When the interest rates were raised on the subprime loans, adjustable mortgage and other housing loans, the game was up. There are about six million subprime mortgages outstanding, 40 percent of which will likely go into default in the next two years, Soros estimates. 

And five million more defaults from adjustable rate mortgages and other “flexible loans” will occur over the next several years.  But securities the value of which run into trillions of dollars have already been injected, like virus, into the global financial system.  Global capitalism’s gigantic circulatory system was fatally infected.

But how could Wall Street titans collapse like a house of cards?

For Lehman Brothers, Merrill Lynch, Fannie Mae, Freddie Mac, and Bear Stearns, the losses represented by these toxic securities simply overwhelmed their reserves and brought them down.  And more are likely to fall once their books—since lots of these holdings are recorded “off the balance sheet”– are corrected to reflect their actual holdings of these assets.  

And many others will join them as other speculative operations such as credit cards and different varieties of risk insurance seize up.  The American International Group (AIG) was felled by its massive exposure in the unregulated area of credit default swaps, derivatives  that make it possible for investors to bet on the possibility that companies will default on repaying loans. Such bets on credit defaults now make up a $45 trillion market that is entirely unregulated. It amounts to more than five times the total of the US government bond market.  The mega-size of the assets that could go bad should AIG collapse was what made Washington change its mind and salvage it after it let Lehman Brothers collapse.

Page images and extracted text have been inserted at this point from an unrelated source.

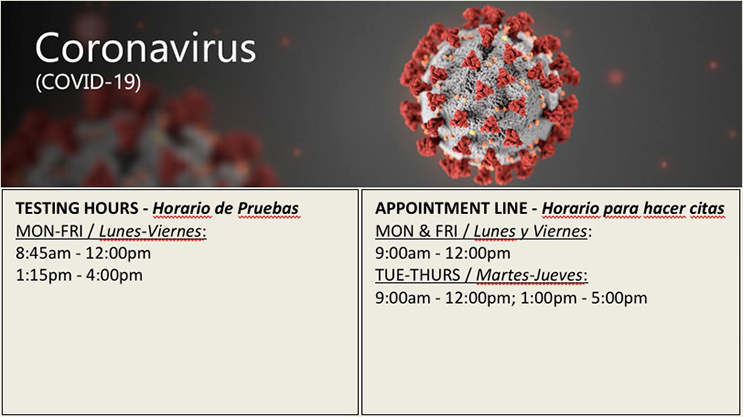 Coronavirus
(COVID-19)

TESTING HOURS - Horario de Pruebas
MON-FRI / Lunes-Viernes:
8:45am - 12:00pm
1:15pm - 4:00pm

APPOINTMENT LINE - Horario para hacer citas
MON & FRI / Lunes y Viernes:
9:00am - 12:00pm
TUE-THURS / Martes-Jueves:
9:00am - 12:00pm; 1:00pm - 5:00pm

What’s going to happen now?

We can safely say then that there will be more bankruptcies and government takeovers, with foreign banks and institutions joining their US counterparts, that Wall Street’s collapse will deepen and prolong the US recession, and that in Asia and elsewhere, a US recession will translate into a recession, if not worse.  The reason for the last point is that China’s main foreign market is the US and China in turn imports raw materials and intermediate goods that it uses for its exports to the US from Japan, Korea, and Southeast Asia.  Globalization has made “decoupling” impossible.  The US, China, and East Asia are like three prisoners bound together in a chain-gang.

In a nutshell…?

The Wall Street meltdown is not only due to greed and to the lack of government regulation of a hyperactive sector. The Wall Street collapse stems ultimately from the crisis of overproduction that has plagued global capitalism since the mid-seventies.  

Financialization of investment activity has been one of the escape routes from stagnation, the other two being neoliberal restructuring and globalization. With neoliberal restructuring and globalization providing limited relief, financialization became attractive as a mechanism to shore up profitability. But financialization has proven to be a dangerous road, leading to speculative bubbles that lead to the temporary prosperity of a few but which ultimately end up in corporate collapse and in recession in the real economy.  

The key questions now are: How deep and long will this recession be? Does the US economy need another speculative bubble to drag itself out of this recession.  And if it does, where will the next bubble form?  Some people say the military-industrial complex or the “disaster capitalism complex” that Naomi Klein writes about is the next one, but that’s another story?